_Exercise data:_
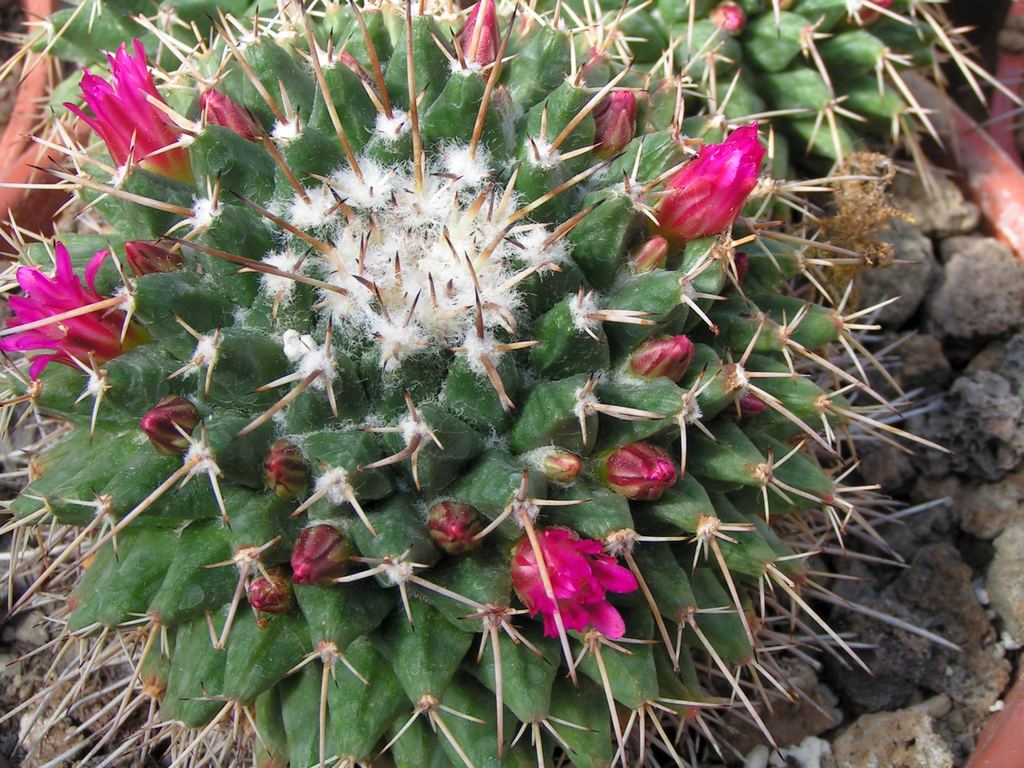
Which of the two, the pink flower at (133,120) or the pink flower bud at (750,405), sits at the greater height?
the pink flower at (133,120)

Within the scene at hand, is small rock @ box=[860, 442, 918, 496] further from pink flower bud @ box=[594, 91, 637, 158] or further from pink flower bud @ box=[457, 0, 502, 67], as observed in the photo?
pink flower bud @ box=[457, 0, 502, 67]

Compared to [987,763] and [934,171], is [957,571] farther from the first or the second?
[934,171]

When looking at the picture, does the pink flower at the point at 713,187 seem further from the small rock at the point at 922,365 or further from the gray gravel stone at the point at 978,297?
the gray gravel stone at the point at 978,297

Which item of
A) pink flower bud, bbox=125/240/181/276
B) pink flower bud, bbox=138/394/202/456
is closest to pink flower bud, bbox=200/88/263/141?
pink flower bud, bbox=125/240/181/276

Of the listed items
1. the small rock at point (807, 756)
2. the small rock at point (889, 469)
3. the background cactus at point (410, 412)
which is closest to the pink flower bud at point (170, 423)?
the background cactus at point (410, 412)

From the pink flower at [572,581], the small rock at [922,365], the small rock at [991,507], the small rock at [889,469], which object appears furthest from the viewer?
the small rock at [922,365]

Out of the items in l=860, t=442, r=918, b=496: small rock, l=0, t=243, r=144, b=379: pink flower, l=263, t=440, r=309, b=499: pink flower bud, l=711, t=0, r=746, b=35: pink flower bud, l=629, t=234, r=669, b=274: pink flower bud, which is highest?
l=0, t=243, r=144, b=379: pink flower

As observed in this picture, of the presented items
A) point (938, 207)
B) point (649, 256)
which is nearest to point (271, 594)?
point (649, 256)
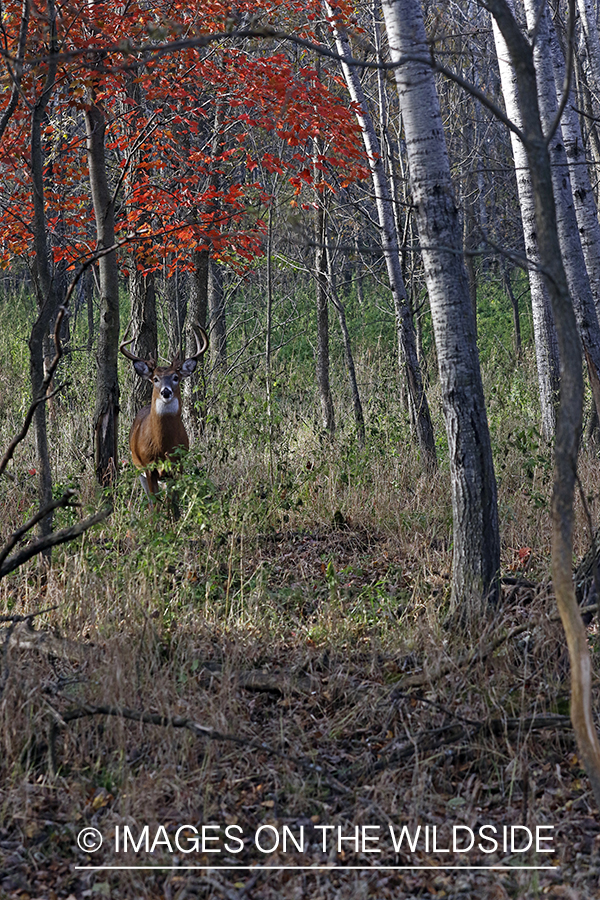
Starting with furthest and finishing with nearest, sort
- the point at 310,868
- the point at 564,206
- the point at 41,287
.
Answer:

_Task objective:_ Put every line of the entries above into a numbered list, dropping the blank lines and leaving the pictures out.

_Exercise output:_
1. Which of the two, the pink flower at (133,120) or the pink flower bud at (750,405), sits at the greater height?
2. the pink flower at (133,120)
3. Within the scene at hand, is small rock @ box=[860, 442, 918, 496] further from pink flower bud @ box=[594, 91, 637, 158] or further from pink flower bud @ box=[457, 0, 502, 67], as observed in the photo?
4. pink flower bud @ box=[457, 0, 502, 67]
5. Compared to [987,763] and [934,171], is [957,571] farther from the first or the second?
6. [934,171]
7. When looking at the picture, does the pink flower at the point at 713,187 seem further from the small rock at the point at 922,365 or further from the gray gravel stone at the point at 978,297?
8. the gray gravel stone at the point at 978,297
9. Which item of
10. A) pink flower bud, bbox=125/240/181/276
11. B) pink flower bud, bbox=138/394/202/456
12. is closest to pink flower bud, bbox=200/88/263/141?
13. pink flower bud, bbox=125/240/181/276
14. Of the listed items
15. 1. the small rock at point (807, 756)
16. 2. the small rock at point (889, 469)
17. 3. the background cactus at point (410, 412)
18. which is closest to the pink flower bud at point (170, 423)?
19. the background cactus at point (410, 412)
20. From the pink flower at [572,581], the small rock at [922,365], the small rock at [991,507], the small rock at [889,469], which object appears furthest from the viewer?
21. the small rock at [922,365]
22. Out of the items in l=860, t=442, r=918, b=496: small rock, l=0, t=243, r=144, b=379: pink flower, l=263, t=440, r=309, b=499: pink flower bud, l=711, t=0, r=746, b=35: pink flower bud, l=629, t=234, r=669, b=274: pink flower bud, which is highest?
23. l=0, t=243, r=144, b=379: pink flower
24. As observed in this picture, of the presented items
25. A) point (938, 207)
26. B) point (649, 256)
27. which is nearest to point (271, 594)?
28. point (649, 256)
29. Starting with furthest and finishing with nearest, sort
30. - the point at 310,868
31. - the point at 564,206
32. - the point at 41,287
33. .
34. Answer:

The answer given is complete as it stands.